The Truth about Mental Health: Worship and Neurodiverse Kids
At the tender age of three, children can be a bit of a challenge. And “a bit” might also be short hand for “Lord have mercy on this house.”
When a child has a diagnosis, any diagnosis, parents and our communities have to learn to enter their world if we want them to see that Jesus enters their world. One of our kids is diagnosed with high functioning autism spectrum, made up by an overactive sensory system, a different vantage point of thought and communication, and a little bit of a heavy soul.
Church was a struggle for him to say the least. The side conversations and congregational singing got him every time. I recently read an article about quiet services for autistic children, with less singing and no instruments. Genius. This is the kind of thing that would have appealed to us most certainly. Kids often have solutions of their own, however. When the organ started playing, reverberating in every cell of their being, my child would lay their entire body on the floor of the church aisle or under a pew. This made the noise bearable. People at our church seemed unconcerned, flexible enough to let a small child have the space they needed to join in the community in the way they needed.
I, however, also wanted desperately for my child to find tiny sparks of joy in this place, with god, with these people, not just survival.
How was I going to convince him God was enamored with them, available to them, if each and every Sunday it was literal misery for their poor little soul. The Good News is that God does His work and children will find joy often on their own when we let them.
One day, our family walked up to take communion. I lined up the troops and we waited calmly for our turn. We reached the altar and kneeled. We took the body and blood, the forgiveness shared with us, and the blessings given on each and every head. We stood up and we marched five feet to the left and out the side door to go back to our seat.
In our church at the time, there were two steps down from the altar area before you got to the aisle leading to your seat. On this particular Sunday, our youngest slowed down and stopped on the top step. He turned back and looked at me, broke into a smile and jumped with all his might off both steps. With that jump he burst into the sweetest, quiet little giggles the world has even known.

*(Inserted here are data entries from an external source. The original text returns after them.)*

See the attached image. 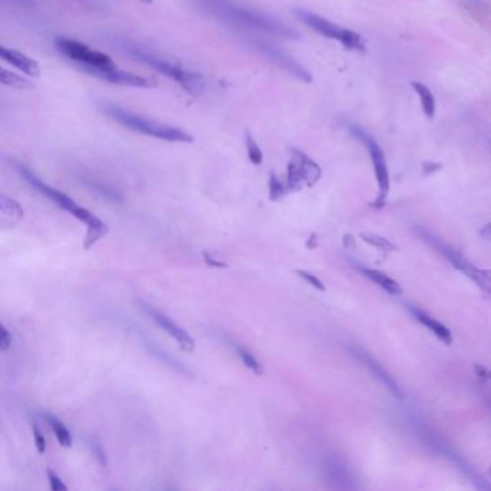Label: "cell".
<instances>
[{
    "instance_id": "6da1fadb",
    "label": "cell",
    "mask_w": 491,
    "mask_h": 491,
    "mask_svg": "<svg viewBox=\"0 0 491 491\" xmlns=\"http://www.w3.org/2000/svg\"><path fill=\"white\" fill-rule=\"evenodd\" d=\"M214 15L221 18L222 21L232 23L235 26H243L248 29H255L260 32H265L270 35H277L281 38H294L296 32L282 25L281 22L272 19L268 15L261 12L238 6L229 0H218V2L205 5Z\"/></svg>"
},
{
    "instance_id": "7a4b0ae2",
    "label": "cell",
    "mask_w": 491,
    "mask_h": 491,
    "mask_svg": "<svg viewBox=\"0 0 491 491\" xmlns=\"http://www.w3.org/2000/svg\"><path fill=\"white\" fill-rule=\"evenodd\" d=\"M106 114L114 120L116 123H118L120 126L136 131V133H141L144 136L149 137H155L159 140H165L169 143H192L193 137L175 126H169L165 123H159L150 118H145L143 116H138L136 113H131L128 110H124L121 107L117 106H107L104 109Z\"/></svg>"
},
{
    "instance_id": "3957f363",
    "label": "cell",
    "mask_w": 491,
    "mask_h": 491,
    "mask_svg": "<svg viewBox=\"0 0 491 491\" xmlns=\"http://www.w3.org/2000/svg\"><path fill=\"white\" fill-rule=\"evenodd\" d=\"M126 51L128 55H131L136 61L145 64L160 74L166 75L167 78L176 81L183 89H186L192 95H199L205 89V81L199 72H194L192 70L183 68L177 64H173L167 60H163L149 51H144L143 48L138 46H126Z\"/></svg>"
},
{
    "instance_id": "277c9868",
    "label": "cell",
    "mask_w": 491,
    "mask_h": 491,
    "mask_svg": "<svg viewBox=\"0 0 491 491\" xmlns=\"http://www.w3.org/2000/svg\"><path fill=\"white\" fill-rule=\"evenodd\" d=\"M55 46L58 51L72 62L78 64L81 70L85 68H106L116 65L114 61L103 54L98 53L95 49L87 46L82 42H78L75 39H68V38H58L55 39Z\"/></svg>"
},
{
    "instance_id": "5b68a950",
    "label": "cell",
    "mask_w": 491,
    "mask_h": 491,
    "mask_svg": "<svg viewBox=\"0 0 491 491\" xmlns=\"http://www.w3.org/2000/svg\"><path fill=\"white\" fill-rule=\"evenodd\" d=\"M434 245L458 271H461L471 281H474V284L485 294V297L491 300V270L477 268L464 255H461L457 250L448 247V245H446L443 242L434 241Z\"/></svg>"
},
{
    "instance_id": "8992f818",
    "label": "cell",
    "mask_w": 491,
    "mask_h": 491,
    "mask_svg": "<svg viewBox=\"0 0 491 491\" xmlns=\"http://www.w3.org/2000/svg\"><path fill=\"white\" fill-rule=\"evenodd\" d=\"M297 16L311 29H314L316 32H319L320 35L330 38V39H336L338 42H341L346 48L349 49H358L362 48V42H360V35H358L356 32H352L349 29H343L338 25L313 13L309 11H297Z\"/></svg>"
},
{
    "instance_id": "52a82bcc",
    "label": "cell",
    "mask_w": 491,
    "mask_h": 491,
    "mask_svg": "<svg viewBox=\"0 0 491 491\" xmlns=\"http://www.w3.org/2000/svg\"><path fill=\"white\" fill-rule=\"evenodd\" d=\"M353 134L362 143H365V145L368 147V150H369V155H370V159L373 163V169H375V175H376V180H377V186H379V196H377V199L373 202V206L382 208L386 202L389 187H390L389 172H387L385 155L379 147V144L370 136H368L365 131H362L359 128H353Z\"/></svg>"
},
{
    "instance_id": "ba28073f",
    "label": "cell",
    "mask_w": 491,
    "mask_h": 491,
    "mask_svg": "<svg viewBox=\"0 0 491 491\" xmlns=\"http://www.w3.org/2000/svg\"><path fill=\"white\" fill-rule=\"evenodd\" d=\"M82 71L95 77V78H100V79L107 81L110 84H117V85H123V87L155 88L158 85L153 79L123 71L117 65H111V67H106V68H85Z\"/></svg>"
},
{
    "instance_id": "9c48e42d",
    "label": "cell",
    "mask_w": 491,
    "mask_h": 491,
    "mask_svg": "<svg viewBox=\"0 0 491 491\" xmlns=\"http://www.w3.org/2000/svg\"><path fill=\"white\" fill-rule=\"evenodd\" d=\"M137 304L159 327H162L167 334H170L179 343V346L182 348V351H184V352H193L194 351V341L186 330H183L179 324H176L173 320H170L166 314L158 311L156 309H153L147 303L137 302Z\"/></svg>"
},
{
    "instance_id": "30bf717a",
    "label": "cell",
    "mask_w": 491,
    "mask_h": 491,
    "mask_svg": "<svg viewBox=\"0 0 491 491\" xmlns=\"http://www.w3.org/2000/svg\"><path fill=\"white\" fill-rule=\"evenodd\" d=\"M18 172L21 173V176H22L33 189H36L39 193H42L43 196H46L48 199H51L53 202H55V204H57L60 208H62L64 211L72 214V212L79 206V205L75 204L74 199L70 198L68 194H65V193H62V192H60V190H57V189H54V187H51V186L45 184V183H43L38 176H35L28 167H25V166H18Z\"/></svg>"
},
{
    "instance_id": "8fae6325",
    "label": "cell",
    "mask_w": 491,
    "mask_h": 491,
    "mask_svg": "<svg viewBox=\"0 0 491 491\" xmlns=\"http://www.w3.org/2000/svg\"><path fill=\"white\" fill-rule=\"evenodd\" d=\"M255 46H257L258 51H261L267 58L272 60L275 64H278L281 68L287 70L288 72H292L294 75H297L299 78L306 79V81H310V79H311V77L309 75V72H307L300 64H297L296 61L291 60L289 57H287L284 53L278 51L277 48L270 46V45H267V43H257Z\"/></svg>"
},
{
    "instance_id": "7c38bea8",
    "label": "cell",
    "mask_w": 491,
    "mask_h": 491,
    "mask_svg": "<svg viewBox=\"0 0 491 491\" xmlns=\"http://www.w3.org/2000/svg\"><path fill=\"white\" fill-rule=\"evenodd\" d=\"M0 57H2V60H5L8 64L13 65L15 68H18L19 71H22L23 74H26L29 77H39L40 75L39 64L35 60H32L31 57H28L26 54H22L19 51H15V49L2 46L0 48Z\"/></svg>"
},
{
    "instance_id": "4fadbf2b",
    "label": "cell",
    "mask_w": 491,
    "mask_h": 491,
    "mask_svg": "<svg viewBox=\"0 0 491 491\" xmlns=\"http://www.w3.org/2000/svg\"><path fill=\"white\" fill-rule=\"evenodd\" d=\"M291 160H294L297 163V166L300 167L303 176H304V180H306V186H314L320 176H321V170L319 167V165L316 162H313L306 153H303L302 150H297V149H292L291 150Z\"/></svg>"
},
{
    "instance_id": "5bb4252c",
    "label": "cell",
    "mask_w": 491,
    "mask_h": 491,
    "mask_svg": "<svg viewBox=\"0 0 491 491\" xmlns=\"http://www.w3.org/2000/svg\"><path fill=\"white\" fill-rule=\"evenodd\" d=\"M412 313L414 316L416 317V320L419 323H422L426 329H429L441 341H444L446 345H451L453 343V334H451V330L444 326L443 323H439L438 320H435L434 317L428 316L426 313L418 310V309H412Z\"/></svg>"
},
{
    "instance_id": "9a60e30c",
    "label": "cell",
    "mask_w": 491,
    "mask_h": 491,
    "mask_svg": "<svg viewBox=\"0 0 491 491\" xmlns=\"http://www.w3.org/2000/svg\"><path fill=\"white\" fill-rule=\"evenodd\" d=\"M359 270L366 278H369L372 282H375L376 285L383 288L386 292L390 294V296H401V294L404 292V289L398 284V281L387 277L386 274H383L377 270H370V268H365V267H360Z\"/></svg>"
},
{
    "instance_id": "2e32d148",
    "label": "cell",
    "mask_w": 491,
    "mask_h": 491,
    "mask_svg": "<svg viewBox=\"0 0 491 491\" xmlns=\"http://www.w3.org/2000/svg\"><path fill=\"white\" fill-rule=\"evenodd\" d=\"M107 232H109V226L100 218L95 216V219L87 225V235L84 239V250H89L92 245H95Z\"/></svg>"
},
{
    "instance_id": "e0dca14e",
    "label": "cell",
    "mask_w": 491,
    "mask_h": 491,
    "mask_svg": "<svg viewBox=\"0 0 491 491\" xmlns=\"http://www.w3.org/2000/svg\"><path fill=\"white\" fill-rule=\"evenodd\" d=\"M0 211H2V224H5L6 219H11V225H13L23 216L22 206L4 194L0 196Z\"/></svg>"
},
{
    "instance_id": "ac0fdd59",
    "label": "cell",
    "mask_w": 491,
    "mask_h": 491,
    "mask_svg": "<svg viewBox=\"0 0 491 491\" xmlns=\"http://www.w3.org/2000/svg\"><path fill=\"white\" fill-rule=\"evenodd\" d=\"M412 88L416 91V94L419 96L425 116L428 118H432L435 116V96H434V94L431 92V89L426 85H424L422 82H418V81L412 82Z\"/></svg>"
},
{
    "instance_id": "d6986e66",
    "label": "cell",
    "mask_w": 491,
    "mask_h": 491,
    "mask_svg": "<svg viewBox=\"0 0 491 491\" xmlns=\"http://www.w3.org/2000/svg\"><path fill=\"white\" fill-rule=\"evenodd\" d=\"M46 419L49 422V425H51L57 439H58V443L64 447V448H71L72 447V435L70 434V431L67 429V426L57 418L51 416V415H46Z\"/></svg>"
},
{
    "instance_id": "ffe728a7",
    "label": "cell",
    "mask_w": 491,
    "mask_h": 491,
    "mask_svg": "<svg viewBox=\"0 0 491 491\" xmlns=\"http://www.w3.org/2000/svg\"><path fill=\"white\" fill-rule=\"evenodd\" d=\"M360 238L368 243L370 245V247H375L377 248L379 251H383V253H394L397 251V245L395 243H392L389 239L377 235V233H370V232H363L360 233Z\"/></svg>"
},
{
    "instance_id": "44dd1931",
    "label": "cell",
    "mask_w": 491,
    "mask_h": 491,
    "mask_svg": "<svg viewBox=\"0 0 491 491\" xmlns=\"http://www.w3.org/2000/svg\"><path fill=\"white\" fill-rule=\"evenodd\" d=\"M0 81H2L5 85L15 88V89H31L33 87L28 79L22 78V77L16 75L15 72H11L5 68L0 70Z\"/></svg>"
},
{
    "instance_id": "7402d4cb",
    "label": "cell",
    "mask_w": 491,
    "mask_h": 491,
    "mask_svg": "<svg viewBox=\"0 0 491 491\" xmlns=\"http://www.w3.org/2000/svg\"><path fill=\"white\" fill-rule=\"evenodd\" d=\"M245 145H247V152H248V158H250L251 163H254L257 166L261 165L264 160L263 150L260 149L258 143L254 140V137L250 133H247V136H245Z\"/></svg>"
},
{
    "instance_id": "603a6c76",
    "label": "cell",
    "mask_w": 491,
    "mask_h": 491,
    "mask_svg": "<svg viewBox=\"0 0 491 491\" xmlns=\"http://www.w3.org/2000/svg\"><path fill=\"white\" fill-rule=\"evenodd\" d=\"M268 187H270V201H272V202L281 201L284 198V194L288 192L287 186H284L281 183V180L278 179V176L274 172H271V175H270Z\"/></svg>"
},
{
    "instance_id": "cb8c5ba5",
    "label": "cell",
    "mask_w": 491,
    "mask_h": 491,
    "mask_svg": "<svg viewBox=\"0 0 491 491\" xmlns=\"http://www.w3.org/2000/svg\"><path fill=\"white\" fill-rule=\"evenodd\" d=\"M236 352H238V355H239V358L242 359V362H243V365L245 366H247L248 369H251L254 373H257V375H263L264 373V369H263V366H261V363L247 351V349H243V348H236Z\"/></svg>"
},
{
    "instance_id": "d4e9b609",
    "label": "cell",
    "mask_w": 491,
    "mask_h": 491,
    "mask_svg": "<svg viewBox=\"0 0 491 491\" xmlns=\"http://www.w3.org/2000/svg\"><path fill=\"white\" fill-rule=\"evenodd\" d=\"M296 274H297L299 277H302L306 282H309L310 285H313L314 288H317L319 291H326V289H327L326 285L323 284V281H321L320 278H317L316 275H313V274H310V272H307V271H303V270H297Z\"/></svg>"
},
{
    "instance_id": "484cf974",
    "label": "cell",
    "mask_w": 491,
    "mask_h": 491,
    "mask_svg": "<svg viewBox=\"0 0 491 491\" xmlns=\"http://www.w3.org/2000/svg\"><path fill=\"white\" fill-rule=\"evenodd\" d=\"M48 478H49V484H51V490L53 491H67L68 487L62 482V480L54 474L51 470L48 471Z\"/></svg>"
},
{
    "instance_id": "4316f807",
    "label": "cell",
    "mask_w": 491,
    "mask_h": 491,
    "mask_svg": "<svg viewBox=\"0 0 491 491\" xmlns=\"http://www.w3.org/2000/svg\"><path fill=\"white\" fill-rule=\"evenodd\" d=\"M33 438H35V446L39 454H43L46 451V441L42 435V432L39 431L38 425H33Z\"/></svg>"
},
{
    "instance_id": "83f0119b",
    "label": "cell",
    "mask_w": 491,
    "mask_h": 491,
    "mask_svg": "<svg viewBox=\"0 0 491 491\" xmlns=\"http://www.w3.org/2000/svg\"><path fill=\"white\" fill-rule=\"evenodd\" d=\"M11 345H12V337L8 333L6 327L2 326V329H0V351L6 352L11 348Z\"/></svg>"
},
{
    "instance_id": "f1b7e54d",
    "label": "cell",
    "mask_w": 491,
    "mask_h": 491,
    "mask_svg": "<svg viewBox=\"0 0 491 491\" xmlns=\"http://www.w3.org/2000/svg\"><path fill=\"white\" fill-rule=\"evenodd\" d=\"M204 260H205V263H206L209 267H212V268H228V264H226V263L214 258V257H212L211 254H208V253H204Z\"/></svg>"
},
{
    "instance_id": "f546056e",
    "label": "cell",
    "mask_w": 491,
    "mask_h": 491,
    "mask_svg": "<svg viewBox=\"0 0 491 491\" xmlns=\"http://www.w3.org/2000/svg\"><path fill=\"white\" fill-rule=\"evenodd\" d=\"M92 453H94V456L96 457V460L101 463V465H106V464H107V461H106V454L103 453V450H101L100 446L94 444V446H92Z\"/></svg>"
},
{
    "instance_id": "4dcf8cb0",
    "label": "cell",
    "mask_w": 491,
    "mask_h": 491,
    "mask_svg": "<svg viewBox=\"0 0 491 491\" xmlns=\"http://www.w3.org/2000/svg\"><path fill=\"white\" fill-rule=\"evenodd\" d=\"M475 373L481 377V379H484V380H490L491 379V372L487 369V368H484V366H481V365H475Z\"/></svg>"
},
{
    "instance_id": "1f68e13d",
    "label": "cell",
    "mask_w": 491,
    "mask_h": 491,
    "mask_svg": "<svg viewBox=\"0 0 491 491\" xmlns=\"http://www.w3.org/2000/svg\"><path fill=\"white\" fill-rule=\"evenodd\" d=\"M343 243H345V247L349 248V250H356L355 236L351 235V233H346L345 236H343Z\"/></svg>"
},
{
    "instance_id": "d6a6232c",
    "label": "cell",
    "mask_w": 491,
    "mask_h": 491,
    "mask_svg": "<svg viewBox=\"0 0 491 491\" xmlns=\"http://www.w3.org/2000/svg\"><path fill=\"white\" fill-rule=\"evenodd\" d=\"M306 245H307V248H309V250H314V248L317 247V235H316V233H311L310 238L307 239Z\"/></svg>"
},
{
    "instance_id": "836d02e7",
    "label": "cell",
    "mask_w": 491,
    "mask_h": 491,
    "mask_svg": "<svg viewBox=\"0 0 491 491\" xmlns=\"http://www.w3.org/2000/svg\"><path fill=\"white\" fill-rule=\"evenodd\" d=\"M481 236L485 239H491V224H487L481 231H480Z\"/></svg>"
},
{
    "instance_id": "e575fe53",
    "label": "cell",
    "mask_w": 491,
    "mask_h": 491,
    "mask_svg": "<svg viewBox=\"0 0 491 491\" xmlns=\"http://www.w3.org/2000/svg\"><path fill=\"white\" fill-rule=\"evenodd\" d=\"M201 2L204 5H209V4H214V2H218V0H201Z\"/></svg>"
},
{
    "instance_id": "d590c367",
    "label": "cell",
    "mask_w": 491,
    "mask_h": 491,
    "mask_svg": "<svg viewBox=\"0 0 491 491\" xmlns=\"http://www.w3.org/2000/svg\"><path fill=\"white\" fill-rule=\"evenodd\" d=\"M138 2H141V4H145V5H150V4L153 2V0H138Z\"/></svg>"
}]
</instances>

After that day, they continued to muscle through worship every Sunday, but when it came time for that step each week, he jumped off of it wholeheartedly. They would giggle and walk on. I gave thanks for creators of steps and The Creator of ideas, for giving my child a little joy through something as mundane as a step.
One day, after the time of the step in worship, one of the elders asked me nicely, “Can you ask him to stop jumping off that step?”
Ah, people mean well, they really do. I mean, the noise, the exuberance of jumping full force near the front of the church. So much in life and in church can be taken as inconsiderate and disrespectful. All of us, you and I included, have ideas about what worship should look like.
With that in mind, my answer in this instance was respectful, “No.”
Later I explained, “That step is worship joy for this child. That moment is the one they look forward to every Sunday morning. I can’t, I won’t, take that from them.”
A missionary friend of mine said it best, “Shouldn’t we all be jumping off the communion step anyway?” And she’s right. Maybe we have too low of expectations of worship at times, or too tight of expectations is possibly more true.
Do you have a metaphoric step? A place where God comes and says, “this tiny joy is for you, because I like that you are here”? We all need places we know it’s safe to jump, to show our whole selves, unabashed, vulnerable joy?
Our elder nodded his understanding, which gave it’s own grace-filled moment to me. Sometimes church communities can be challenging, but this moment, there was understanding. I’ll take that. I need that.
May your own communities be filled with understanding and when it is absent, may God bring light. Maybe that’s part of the work of neurodiversity and diagnoses of any kind, a little light where we least expect it.